REV 20:5 + ISA 65:20 = A 7100 YEAR PLAN?
Do the Scriptures teach a 7000 or a 7100 year plan?
This might seem like a strange question, but for those who have been in the Church of God for some length of time this will be an issue they have had to face.
Rev 20:4-5 mentions the "first resurrection" of saints who will reign "with Christ for a thousand years". This one thousand year period is undoubtedly the seventh one thousand year period since Creation, pictured by the seventh day Sabbath and usually referred to as "the Millennium".
In Rev 20:5 there is also what is considered an insert. It reads "But the rest of the dead did not live again until the thousand years were finished". This is usually referred to in the Churches of God as "the second resurrection". The explanation given is that all people who have ever lived will be physically resurrected at the very end of the seven thousand years of man. Isa 65:20 is then quoted as part of this explanation, which is speaking of a time yet future. It states:
"No more shall an infant from there live but a few days, nor an old man who has not fulfilled his days; for the child shall die one hundred years old, but the sinner being one hundred years old shall be accursed"
Putting Rev 20:5 and Isa 65:20 together, the Churches conclude that after the Millennium, there will be a 100 year period when all who have ever lived will receive their chance to qualify for eternal life. This leads to the uncomfortable conclusion that God is not working out a 7000 year plan with man, but rather a 7100 year plan.
In all my years in the Church, I have never been able to get my head around this. If you read the page "THE SEVEN DAY BLUEPRINT", you'll see no place for an added 100 years in God's perfect Creation week picture. It seems to me totally inconceivable that the Great Mathematician would end up with such an imprecise number. Surely if you come up with a number like 7100 you need to go back to the drawing board? Surely alarm bells would be ringing? No, this theory keeps on being taught as if there is no problem and no alternative.
So is there a better explanation? I think there is a very simple and logical one.
In Rev 20:4-5, God is talking about the first resurrection and the second resurrection. We say that the first is spiritual, but the second is physical. Does this really make sense?
Let me quote these two verses with a simple explanation added in red:
4 And I saw thrones, and they sat on them, and judgment was committed to them. Then I saw the souls of those who had been beheaded for their witness to Jesus and for the word of God, who had not worshiped the beast or his image, and had not received his mark on their foreheads or on their hands. And they lived and reigned with Christ for a thousand years.
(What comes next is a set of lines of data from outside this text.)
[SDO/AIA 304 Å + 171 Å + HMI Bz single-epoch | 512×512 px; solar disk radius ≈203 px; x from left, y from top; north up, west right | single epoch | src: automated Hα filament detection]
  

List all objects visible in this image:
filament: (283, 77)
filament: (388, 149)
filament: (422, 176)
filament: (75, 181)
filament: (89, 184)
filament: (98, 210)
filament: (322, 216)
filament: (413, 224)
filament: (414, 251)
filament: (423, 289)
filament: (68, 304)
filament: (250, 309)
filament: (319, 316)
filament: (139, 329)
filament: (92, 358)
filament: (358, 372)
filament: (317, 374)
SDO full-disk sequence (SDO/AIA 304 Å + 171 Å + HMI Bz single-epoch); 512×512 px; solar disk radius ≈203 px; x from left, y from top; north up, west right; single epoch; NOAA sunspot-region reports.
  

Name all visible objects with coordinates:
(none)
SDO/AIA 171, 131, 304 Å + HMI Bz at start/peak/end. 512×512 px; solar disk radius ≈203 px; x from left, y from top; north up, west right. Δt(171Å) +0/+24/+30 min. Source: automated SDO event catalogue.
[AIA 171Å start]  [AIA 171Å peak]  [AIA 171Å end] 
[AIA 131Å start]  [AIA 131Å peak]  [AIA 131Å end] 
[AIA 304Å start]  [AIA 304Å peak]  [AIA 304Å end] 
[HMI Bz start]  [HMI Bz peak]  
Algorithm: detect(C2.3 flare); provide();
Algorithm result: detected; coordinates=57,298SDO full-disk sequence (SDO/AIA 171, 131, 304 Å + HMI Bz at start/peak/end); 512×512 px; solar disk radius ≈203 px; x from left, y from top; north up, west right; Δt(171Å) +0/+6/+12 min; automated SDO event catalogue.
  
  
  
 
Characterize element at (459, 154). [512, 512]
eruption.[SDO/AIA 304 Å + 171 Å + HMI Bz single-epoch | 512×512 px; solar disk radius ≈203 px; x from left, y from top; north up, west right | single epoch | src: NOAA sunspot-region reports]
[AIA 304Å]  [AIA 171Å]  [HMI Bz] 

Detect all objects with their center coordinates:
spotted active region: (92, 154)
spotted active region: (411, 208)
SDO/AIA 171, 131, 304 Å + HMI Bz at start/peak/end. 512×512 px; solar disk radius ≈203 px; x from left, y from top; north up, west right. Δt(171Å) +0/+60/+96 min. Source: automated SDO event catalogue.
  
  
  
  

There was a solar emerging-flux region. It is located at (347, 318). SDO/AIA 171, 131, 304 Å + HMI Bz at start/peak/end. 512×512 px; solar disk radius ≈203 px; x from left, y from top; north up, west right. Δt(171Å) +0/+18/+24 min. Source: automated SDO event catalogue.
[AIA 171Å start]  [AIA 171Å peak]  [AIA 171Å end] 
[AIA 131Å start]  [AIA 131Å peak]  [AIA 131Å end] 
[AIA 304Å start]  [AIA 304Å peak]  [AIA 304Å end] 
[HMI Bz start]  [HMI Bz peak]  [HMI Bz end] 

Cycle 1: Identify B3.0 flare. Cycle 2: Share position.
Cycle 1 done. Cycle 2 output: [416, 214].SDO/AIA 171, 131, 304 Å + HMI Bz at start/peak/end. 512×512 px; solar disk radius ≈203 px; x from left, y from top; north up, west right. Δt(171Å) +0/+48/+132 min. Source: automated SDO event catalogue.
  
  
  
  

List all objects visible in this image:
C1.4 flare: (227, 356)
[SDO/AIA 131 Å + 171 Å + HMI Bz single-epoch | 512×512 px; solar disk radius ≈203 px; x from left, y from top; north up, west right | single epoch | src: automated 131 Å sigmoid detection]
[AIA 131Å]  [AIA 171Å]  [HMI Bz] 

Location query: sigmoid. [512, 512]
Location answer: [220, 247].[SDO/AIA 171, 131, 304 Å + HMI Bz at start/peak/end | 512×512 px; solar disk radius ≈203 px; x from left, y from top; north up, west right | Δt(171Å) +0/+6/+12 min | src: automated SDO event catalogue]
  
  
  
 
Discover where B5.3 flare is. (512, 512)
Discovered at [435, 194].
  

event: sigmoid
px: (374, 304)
5 But the rest of the dead (in Christ) did not live again until the thousand years were finished. This is the first resurrection.
This explanation considers both resurrections spoken of here to be spiritual resurrections.
Just prior to the beginning of the Millennium would be the first spiritual resurrection: those we call the firstfruits. At the end of the Millennium would be the second spiritual resurrection. This would mean that the physical resurrections would take place over the course of the Millennium. That's when all people who have ever lived would be given their chance to live a godly life under Christ's rule.
All who qualify during the Millennium would be resurrected at the end of the Millennium.
This would spread the work, with all those who have ever lived, over the much longer time period of a thousand years, which makes much more sense.
And, crucially, it leaves the 7000 year plan intact.